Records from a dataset
>>>>>

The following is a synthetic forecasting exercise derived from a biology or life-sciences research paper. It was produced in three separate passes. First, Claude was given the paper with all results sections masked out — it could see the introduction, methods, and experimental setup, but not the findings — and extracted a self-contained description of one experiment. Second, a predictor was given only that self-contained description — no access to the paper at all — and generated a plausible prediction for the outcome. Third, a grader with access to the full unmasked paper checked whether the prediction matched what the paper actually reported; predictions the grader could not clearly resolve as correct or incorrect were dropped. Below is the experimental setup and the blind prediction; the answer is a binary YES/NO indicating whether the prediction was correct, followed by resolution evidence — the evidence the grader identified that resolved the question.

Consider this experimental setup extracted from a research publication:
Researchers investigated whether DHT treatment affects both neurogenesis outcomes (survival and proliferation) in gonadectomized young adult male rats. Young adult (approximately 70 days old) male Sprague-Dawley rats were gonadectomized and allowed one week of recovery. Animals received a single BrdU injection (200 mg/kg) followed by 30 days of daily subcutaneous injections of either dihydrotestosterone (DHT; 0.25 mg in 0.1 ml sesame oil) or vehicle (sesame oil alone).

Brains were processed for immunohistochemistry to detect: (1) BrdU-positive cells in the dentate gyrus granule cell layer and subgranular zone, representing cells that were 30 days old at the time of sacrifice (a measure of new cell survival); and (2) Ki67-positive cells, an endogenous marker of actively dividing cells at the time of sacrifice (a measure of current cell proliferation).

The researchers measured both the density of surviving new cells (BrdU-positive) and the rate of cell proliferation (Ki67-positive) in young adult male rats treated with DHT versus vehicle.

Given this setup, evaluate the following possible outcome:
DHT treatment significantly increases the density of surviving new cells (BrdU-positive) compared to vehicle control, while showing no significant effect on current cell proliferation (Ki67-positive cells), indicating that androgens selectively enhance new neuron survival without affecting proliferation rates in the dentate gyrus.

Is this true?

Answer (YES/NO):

<<<<<

Problem — Quote exactly the stretch of lines above that starts at the first one and ends at the line with "Consider this experimental", and nothing beyond it.

Task response —
The following is a synthetic forecasting exercise derived from a biology or life-sciences research paper. It was produced in three separate passes. First, Claude was given the paper with all results sections masked out — it could see the introduction, methods, and experimental setup, but not the findings — and extracted a self-contained description of one experiment. Second, a predictor was given only that self-contained description — no access to the paper at all — and generated a plausible prediction for the outcome. Third, a grader with access to the full unmasked paper checked whether the prediction matched what the paper actually reported; predictions the grader could not clearly resolve as correct or incorrect were dropped. Below is the experimental setup and the blind prediction; the answer is a binary YES/NO indicating whether the prediction was correct, followed by resolution evidence — the evidence the grader identified that resolved the question.

Consider this experimental setup extracted from a research publication:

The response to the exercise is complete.